Especially when training machine learning models, you’ll have periods of time during which you’ll need a lot of compute power, and times when you don’t. When shutting down the compute you use for training machine learning models, you want to ensure your data isn’t lost, and can still be accessed for other purposes (like reporting).
Therefore, it’s a best practice to store your data in one tool, which is separate from another tool you use to train your models. Which tool or service is best to store your data depends on the data you have and the service you use for model training.
Store data for model training workloads
When you use Azure Machine Learning, Azure Databricks, or Azure Synapse Analytics for model training, there are three common options for storing data, which are easily connected to all three services:
- Azure Blob Storage: Cheapest option for storing data as unstructured data. Ideal for storing files like images, text, and JSON. Often also used to store data as CSV files, as data scientists prefer working with CSV files.

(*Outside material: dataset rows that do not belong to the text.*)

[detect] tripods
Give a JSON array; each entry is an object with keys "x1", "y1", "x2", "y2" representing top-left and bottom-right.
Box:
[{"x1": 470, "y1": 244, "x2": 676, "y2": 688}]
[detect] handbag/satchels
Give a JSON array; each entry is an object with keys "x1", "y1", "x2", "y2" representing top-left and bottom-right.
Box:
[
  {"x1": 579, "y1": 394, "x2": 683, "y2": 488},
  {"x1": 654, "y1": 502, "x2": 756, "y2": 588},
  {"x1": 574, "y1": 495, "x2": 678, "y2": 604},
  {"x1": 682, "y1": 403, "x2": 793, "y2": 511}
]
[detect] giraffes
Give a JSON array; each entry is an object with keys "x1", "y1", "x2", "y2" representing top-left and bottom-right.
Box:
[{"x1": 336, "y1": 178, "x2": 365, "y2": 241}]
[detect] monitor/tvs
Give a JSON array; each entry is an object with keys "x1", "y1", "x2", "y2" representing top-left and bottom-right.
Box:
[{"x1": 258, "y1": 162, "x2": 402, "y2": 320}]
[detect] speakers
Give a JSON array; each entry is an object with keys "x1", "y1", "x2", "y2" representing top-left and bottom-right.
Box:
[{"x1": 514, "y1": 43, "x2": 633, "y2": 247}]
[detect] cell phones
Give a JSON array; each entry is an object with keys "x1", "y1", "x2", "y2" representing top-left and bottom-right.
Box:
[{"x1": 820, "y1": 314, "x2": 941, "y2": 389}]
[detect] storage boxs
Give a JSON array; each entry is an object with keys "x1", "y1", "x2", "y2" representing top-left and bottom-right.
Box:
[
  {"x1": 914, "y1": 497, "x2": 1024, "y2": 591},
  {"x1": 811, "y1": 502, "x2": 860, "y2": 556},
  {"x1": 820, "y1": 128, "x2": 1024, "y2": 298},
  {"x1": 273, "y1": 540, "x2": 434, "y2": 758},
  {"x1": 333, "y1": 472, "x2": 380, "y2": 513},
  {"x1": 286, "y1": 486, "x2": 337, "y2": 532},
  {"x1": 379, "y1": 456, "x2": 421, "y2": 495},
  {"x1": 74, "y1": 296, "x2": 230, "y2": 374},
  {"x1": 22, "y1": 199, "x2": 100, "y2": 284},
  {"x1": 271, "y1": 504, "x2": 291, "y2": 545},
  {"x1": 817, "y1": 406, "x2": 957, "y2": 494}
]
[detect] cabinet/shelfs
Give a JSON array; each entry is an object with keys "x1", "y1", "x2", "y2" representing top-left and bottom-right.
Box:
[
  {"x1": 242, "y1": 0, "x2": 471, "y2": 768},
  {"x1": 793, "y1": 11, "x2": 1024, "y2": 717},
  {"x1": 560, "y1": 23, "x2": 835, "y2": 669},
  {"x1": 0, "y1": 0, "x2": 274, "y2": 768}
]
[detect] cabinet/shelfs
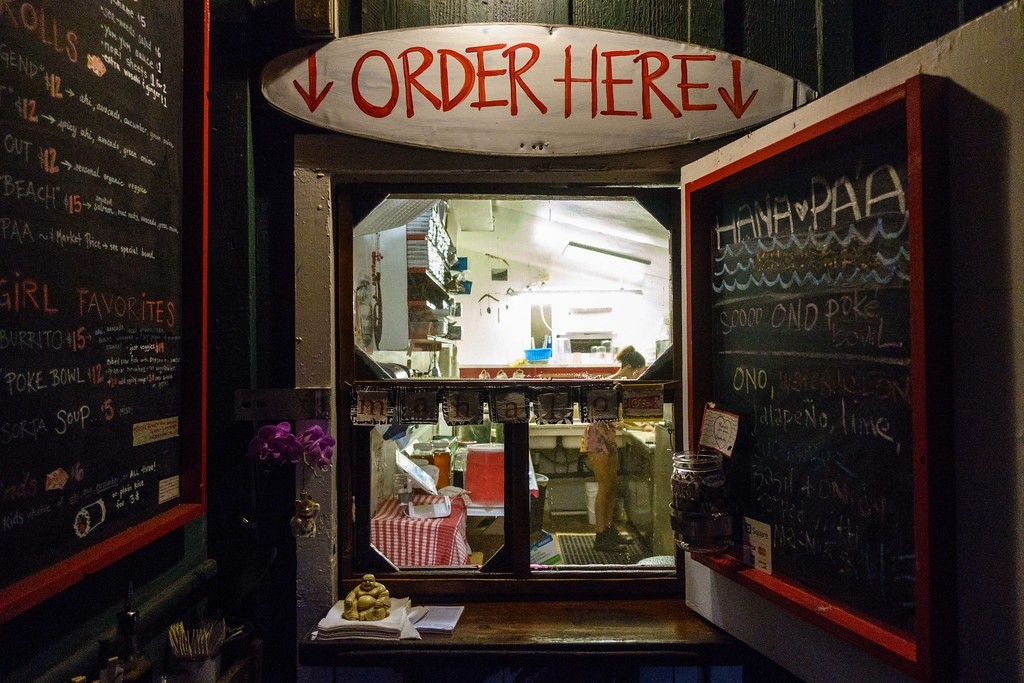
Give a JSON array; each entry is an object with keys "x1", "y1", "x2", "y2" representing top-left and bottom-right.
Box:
[{"x1": 406, "y1": 210, "x2": 455, "y2": 345}]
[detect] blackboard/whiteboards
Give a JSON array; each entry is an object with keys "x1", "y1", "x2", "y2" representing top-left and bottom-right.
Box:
[
  {"x1": 684, "y1": 72, "x2": 950, "y2": 683},
  {"x1": 0, "y1": 0, "x2": 211, "y2": 621}
]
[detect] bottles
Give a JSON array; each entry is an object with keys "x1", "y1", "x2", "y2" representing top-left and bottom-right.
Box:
[
  {"x1": 410, "y1": 443, "x2": 434, "y2": 494},
  {"x1": 671, "y1": 451, "x2": 728, "y2": 553},
  {"x1": 390, "y1": 474, "x2": 408, "y2": 500},
  {"x1": 431, "y1": 440, "x2": 450, "y2": 488},
  {"x1": 454, "y1": 441, "x2": 477, "y2": 503}
]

- Azure Data Lake Storage (Gen 2): A more advanced version of the Azure Blob Storage. Also stores files like CSV files and images as unstructured data. A data lake also implements a hierarchical namespace, which means it’s easier to give someone access to a specific file or folder. Storage capacity is virtually limitless so ideal for storing large data.
- Azure SQL Database: Stores data as structured data. Data is read as a table and schema is defined when a table in the database is created. Ideal for data that doesn’t change over time.
Note
There are other Azure services for storing and serving data to services such as Azure Machine Learning, Azure Databricks, and Azure Synapse Analytics. The three storage options listed here are the most commonly used data storage solutions in combination with machine learning, especially for new projects. To learn about when to use which option, explore this guide on Azure data stores.
By storing your data in one of these Azure storage solutions, you can easily serve the data to whichever Azure service you use for machine learning workloads. To load the data into one of these storage solutions, you can set up a pipeline to extract, transform, and load the data.